(Short text fragments from websites)

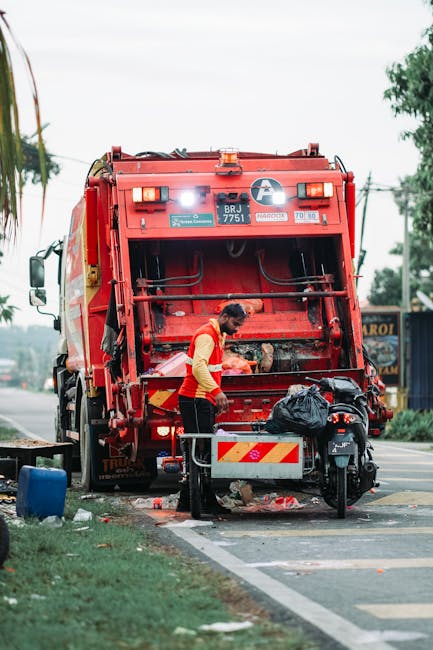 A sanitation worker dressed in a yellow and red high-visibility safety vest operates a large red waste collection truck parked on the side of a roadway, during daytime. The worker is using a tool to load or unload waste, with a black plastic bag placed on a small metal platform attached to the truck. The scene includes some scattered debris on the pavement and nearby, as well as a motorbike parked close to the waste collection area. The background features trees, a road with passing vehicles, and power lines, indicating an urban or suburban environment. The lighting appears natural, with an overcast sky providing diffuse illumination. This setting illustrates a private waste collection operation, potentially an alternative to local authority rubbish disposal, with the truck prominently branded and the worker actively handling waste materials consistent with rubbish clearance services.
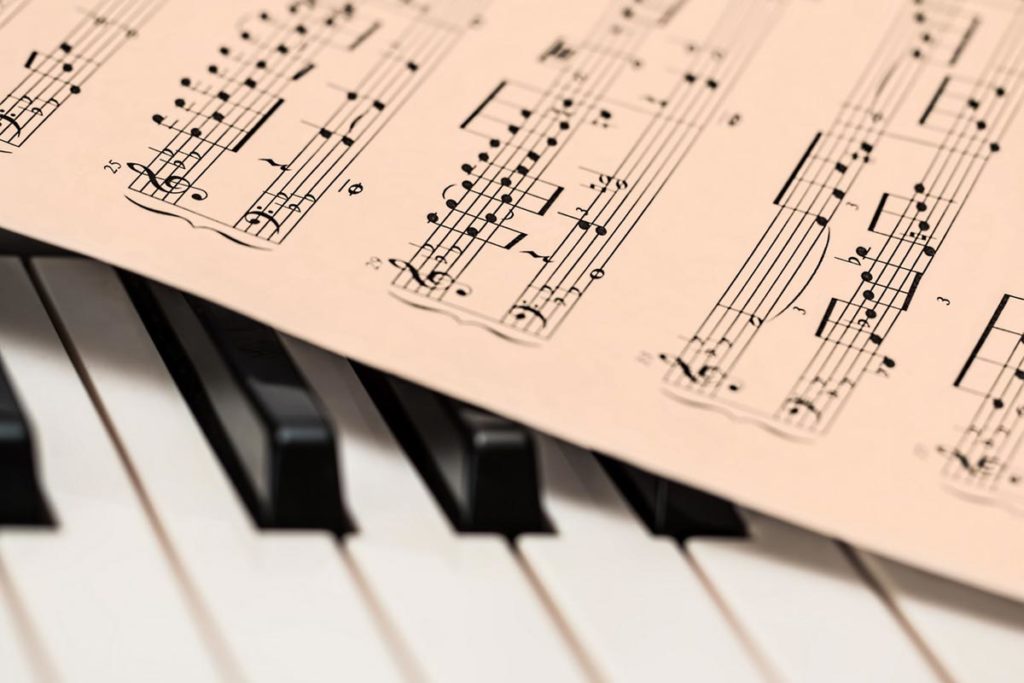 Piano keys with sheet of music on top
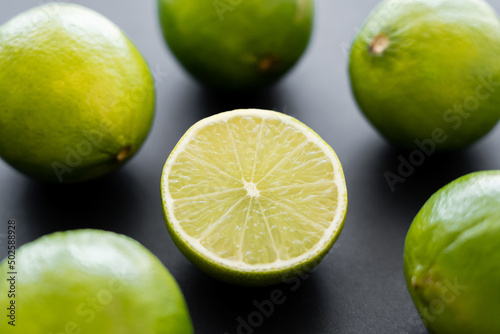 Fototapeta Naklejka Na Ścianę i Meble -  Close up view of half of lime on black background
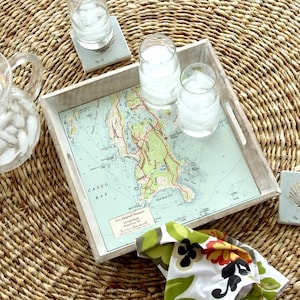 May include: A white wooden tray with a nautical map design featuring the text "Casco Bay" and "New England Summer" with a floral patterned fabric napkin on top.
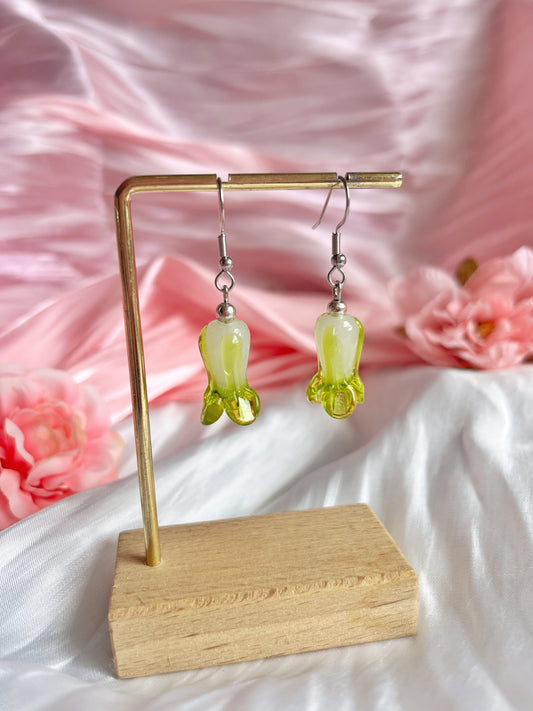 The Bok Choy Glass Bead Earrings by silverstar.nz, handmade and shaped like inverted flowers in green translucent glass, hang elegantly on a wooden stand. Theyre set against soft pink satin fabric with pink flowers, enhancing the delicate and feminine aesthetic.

*To do*
Word for word, set down the lines from the line with "May include: A" through the last line of the entries, and nothing else; the pictures stay out.

*Task result*
 May include: A white wooden tray with a nautical map design featuring the text "Casco Bay" and "New England Summer" with a floral patterned fabric napkin on top.
 The Bok Choy Glass Bead Earrings by silverstar.nz, handmade and shaped like inverted flowers in green translucent glass, hang elegantly on a wooden stand. Theyre set against soft pink satin fabric with pink flowers, enhancing the delicate and feminine aesthetic.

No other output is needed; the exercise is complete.